## Given request
Starting at the line that holds "What is the measurable", set down each line through the end of the listing, exactly as written and with nothing added.

+++

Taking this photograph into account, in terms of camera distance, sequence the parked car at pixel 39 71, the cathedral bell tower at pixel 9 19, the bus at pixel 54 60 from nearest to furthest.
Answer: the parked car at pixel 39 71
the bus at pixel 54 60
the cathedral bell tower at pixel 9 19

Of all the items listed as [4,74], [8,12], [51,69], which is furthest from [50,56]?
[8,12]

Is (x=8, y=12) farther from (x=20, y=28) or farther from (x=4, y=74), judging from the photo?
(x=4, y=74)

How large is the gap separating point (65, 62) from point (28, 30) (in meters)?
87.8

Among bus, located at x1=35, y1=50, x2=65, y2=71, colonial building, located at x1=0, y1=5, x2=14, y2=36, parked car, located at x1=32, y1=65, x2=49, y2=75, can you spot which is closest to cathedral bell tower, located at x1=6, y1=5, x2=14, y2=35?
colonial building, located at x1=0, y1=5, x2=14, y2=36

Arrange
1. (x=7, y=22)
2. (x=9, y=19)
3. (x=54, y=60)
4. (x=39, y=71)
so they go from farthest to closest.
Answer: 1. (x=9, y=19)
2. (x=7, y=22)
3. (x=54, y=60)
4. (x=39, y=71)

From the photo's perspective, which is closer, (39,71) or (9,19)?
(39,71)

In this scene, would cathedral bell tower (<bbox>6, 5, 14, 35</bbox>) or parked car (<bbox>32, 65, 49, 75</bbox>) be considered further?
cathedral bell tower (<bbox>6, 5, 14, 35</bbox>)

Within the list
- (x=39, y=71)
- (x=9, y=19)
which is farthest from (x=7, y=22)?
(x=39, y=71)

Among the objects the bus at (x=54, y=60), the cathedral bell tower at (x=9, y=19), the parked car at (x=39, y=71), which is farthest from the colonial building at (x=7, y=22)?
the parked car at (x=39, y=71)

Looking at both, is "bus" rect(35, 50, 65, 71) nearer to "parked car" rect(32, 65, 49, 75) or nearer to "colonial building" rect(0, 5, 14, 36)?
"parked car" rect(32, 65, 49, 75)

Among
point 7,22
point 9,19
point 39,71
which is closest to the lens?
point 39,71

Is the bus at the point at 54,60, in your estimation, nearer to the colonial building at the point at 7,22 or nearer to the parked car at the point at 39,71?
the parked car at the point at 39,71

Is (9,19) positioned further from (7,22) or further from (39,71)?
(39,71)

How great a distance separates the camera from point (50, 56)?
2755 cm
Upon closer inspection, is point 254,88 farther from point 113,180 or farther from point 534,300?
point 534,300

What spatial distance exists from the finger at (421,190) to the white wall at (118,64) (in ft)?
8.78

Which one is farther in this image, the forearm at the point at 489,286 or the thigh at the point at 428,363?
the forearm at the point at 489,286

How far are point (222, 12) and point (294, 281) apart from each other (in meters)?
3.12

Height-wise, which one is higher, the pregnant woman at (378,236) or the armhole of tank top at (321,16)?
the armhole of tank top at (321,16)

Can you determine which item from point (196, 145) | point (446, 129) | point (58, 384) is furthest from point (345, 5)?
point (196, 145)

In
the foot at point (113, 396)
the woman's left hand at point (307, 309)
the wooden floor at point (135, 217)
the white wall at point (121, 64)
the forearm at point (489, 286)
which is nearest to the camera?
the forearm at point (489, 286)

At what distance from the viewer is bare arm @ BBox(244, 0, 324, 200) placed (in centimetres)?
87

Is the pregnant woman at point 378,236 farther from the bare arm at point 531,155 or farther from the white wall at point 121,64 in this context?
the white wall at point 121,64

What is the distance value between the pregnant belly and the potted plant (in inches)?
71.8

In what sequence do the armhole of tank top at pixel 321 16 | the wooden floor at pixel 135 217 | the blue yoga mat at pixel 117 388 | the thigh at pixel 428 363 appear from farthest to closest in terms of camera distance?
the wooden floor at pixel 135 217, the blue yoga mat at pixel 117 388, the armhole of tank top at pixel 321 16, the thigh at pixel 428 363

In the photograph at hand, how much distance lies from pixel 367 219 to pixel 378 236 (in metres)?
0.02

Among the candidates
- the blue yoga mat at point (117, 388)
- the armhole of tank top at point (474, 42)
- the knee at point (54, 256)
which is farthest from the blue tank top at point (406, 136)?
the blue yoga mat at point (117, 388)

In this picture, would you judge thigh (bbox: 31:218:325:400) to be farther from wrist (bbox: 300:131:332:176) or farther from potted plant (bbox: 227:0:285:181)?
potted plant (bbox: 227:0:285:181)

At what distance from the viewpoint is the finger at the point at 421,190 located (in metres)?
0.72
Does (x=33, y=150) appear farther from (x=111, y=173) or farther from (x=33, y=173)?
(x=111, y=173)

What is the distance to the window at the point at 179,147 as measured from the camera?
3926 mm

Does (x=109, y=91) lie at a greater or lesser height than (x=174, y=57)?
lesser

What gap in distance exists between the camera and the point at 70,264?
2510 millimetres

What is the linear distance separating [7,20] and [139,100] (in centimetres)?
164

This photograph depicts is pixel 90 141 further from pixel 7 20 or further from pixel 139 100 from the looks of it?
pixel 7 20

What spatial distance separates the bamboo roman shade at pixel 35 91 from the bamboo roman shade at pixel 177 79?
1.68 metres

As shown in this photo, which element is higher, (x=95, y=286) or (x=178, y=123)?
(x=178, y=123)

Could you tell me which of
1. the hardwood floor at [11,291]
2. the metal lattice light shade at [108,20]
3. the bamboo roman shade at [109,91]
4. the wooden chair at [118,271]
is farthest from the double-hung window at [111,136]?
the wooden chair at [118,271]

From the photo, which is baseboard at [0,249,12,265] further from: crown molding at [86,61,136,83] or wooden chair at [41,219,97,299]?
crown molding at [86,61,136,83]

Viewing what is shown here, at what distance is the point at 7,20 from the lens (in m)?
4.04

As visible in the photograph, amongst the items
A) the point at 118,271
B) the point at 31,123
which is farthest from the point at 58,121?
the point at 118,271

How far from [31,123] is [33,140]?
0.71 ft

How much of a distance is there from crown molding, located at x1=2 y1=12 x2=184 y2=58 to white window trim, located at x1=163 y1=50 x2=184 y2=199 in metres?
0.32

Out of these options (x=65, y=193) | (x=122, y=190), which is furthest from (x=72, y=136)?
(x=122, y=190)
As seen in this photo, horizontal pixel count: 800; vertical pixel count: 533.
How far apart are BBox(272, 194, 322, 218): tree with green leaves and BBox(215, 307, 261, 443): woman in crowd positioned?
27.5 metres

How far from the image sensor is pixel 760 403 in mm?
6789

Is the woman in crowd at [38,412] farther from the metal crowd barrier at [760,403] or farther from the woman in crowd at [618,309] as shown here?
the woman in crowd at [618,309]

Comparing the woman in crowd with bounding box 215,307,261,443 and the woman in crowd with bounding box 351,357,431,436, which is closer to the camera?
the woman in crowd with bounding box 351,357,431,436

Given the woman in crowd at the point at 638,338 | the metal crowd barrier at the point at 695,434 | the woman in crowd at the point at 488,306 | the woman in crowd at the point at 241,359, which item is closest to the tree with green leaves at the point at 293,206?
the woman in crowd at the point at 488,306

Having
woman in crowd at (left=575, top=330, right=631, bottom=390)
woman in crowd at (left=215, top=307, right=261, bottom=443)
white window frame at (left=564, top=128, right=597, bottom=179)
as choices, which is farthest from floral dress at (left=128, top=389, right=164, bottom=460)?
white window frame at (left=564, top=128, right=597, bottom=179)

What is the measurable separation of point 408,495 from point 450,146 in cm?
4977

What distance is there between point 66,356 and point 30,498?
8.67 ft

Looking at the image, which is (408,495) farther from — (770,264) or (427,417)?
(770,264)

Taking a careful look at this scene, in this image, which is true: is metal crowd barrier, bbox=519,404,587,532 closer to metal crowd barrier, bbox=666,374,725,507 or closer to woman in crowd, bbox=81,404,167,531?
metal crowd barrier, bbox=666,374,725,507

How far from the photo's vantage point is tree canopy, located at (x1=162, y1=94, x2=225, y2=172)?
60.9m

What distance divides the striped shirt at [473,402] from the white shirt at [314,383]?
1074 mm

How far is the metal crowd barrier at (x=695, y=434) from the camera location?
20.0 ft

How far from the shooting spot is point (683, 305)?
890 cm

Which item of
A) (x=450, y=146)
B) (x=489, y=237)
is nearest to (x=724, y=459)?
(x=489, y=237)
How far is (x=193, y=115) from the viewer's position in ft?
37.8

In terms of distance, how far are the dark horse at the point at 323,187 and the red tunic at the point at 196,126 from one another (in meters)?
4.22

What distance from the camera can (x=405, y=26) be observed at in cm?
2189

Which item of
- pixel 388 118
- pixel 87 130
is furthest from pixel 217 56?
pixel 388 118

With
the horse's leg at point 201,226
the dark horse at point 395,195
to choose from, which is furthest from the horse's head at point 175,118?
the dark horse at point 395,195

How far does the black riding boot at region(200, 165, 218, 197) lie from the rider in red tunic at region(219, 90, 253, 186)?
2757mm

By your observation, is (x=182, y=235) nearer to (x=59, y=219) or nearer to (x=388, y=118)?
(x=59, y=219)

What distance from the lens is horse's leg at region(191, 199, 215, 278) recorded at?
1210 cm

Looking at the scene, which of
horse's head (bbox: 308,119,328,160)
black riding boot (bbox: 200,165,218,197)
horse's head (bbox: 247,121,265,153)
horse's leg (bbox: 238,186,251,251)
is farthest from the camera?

+++

## Correct result
What is the measurable separation of point 408,495 from point 450,146 in cm?
4977

What distance is there between point 66,356 and point 30,498?
8.67 ft

Looking at the image, which is (408,495) farther from — (770,264) or (427,417)?
(770,264)

Taking a careful look at this scene, in this image, which is true: is metal crowd barrier, bbox=519,404,587,532 closer to metal crowd barrier, bbox=666,374,725,507 or closer to woman in crowd, bbox=81,404,167,531?
metal crowd barrier, bbox=666,374,725,507

How far from the photo's vantage point is tree canopy, located at (x1=162, y1=94, x2=225, y2=172)?
60.9m

What distance divides the striped shirt at [473,402] from the white shirt at [314,383]?
1074 mm

How far is the metal crowd barrier at (x=695, y=434) from the camera location?
20.0 ft

How far from the shooting spot is point (683, 305)?
890 cm

Which item of
A) (x=450, y=146)
B) (x=489, y=237)
is nearest to (x=724, y=459)?
(x=489, y=237)
How far is (x=193, y=115) from the viewer's position in ft?
37.8

In terms of distance, how far are the dark horse at the point at 323,187 and the red tunic at the point at 196,126 from one another (in meters)?
4.22

What distance from the camera can (x=405, y=26) be observed at in cm?
2189

Which item of
- pixel 388 118
- pixel 87 130
is furthest from pixel 217 56?
pixel 388 118

With
the horse's leg at point 201,226
the dark horse at point 395,195
to choose from, which is furthest from the horse's head at point 175,118?
the dark horse at point 395,195

How far does the black riding boot at region(200, 165, 218, 197) lie from the rider in red tunic at region(219, 90, 253, 186)?
2757mm

By your observation, is (x=182, y=235) nearer to (x=59, y=219) or nearer to (x=388, y=118)?
(x=59, y=219)

What distance from the lens is horse's leg at region(191, 199, 215, 278) recorded at?
1210 cm

Looking at the scene, which of
horse's head (bbox: 308,119,328,160)
black riding boot (bbox: 200,165,218,197)
horse's head (bbox: 247,121,265,153)
horse's leg (bbox: 238,186,251,251)
is farthest from the camera?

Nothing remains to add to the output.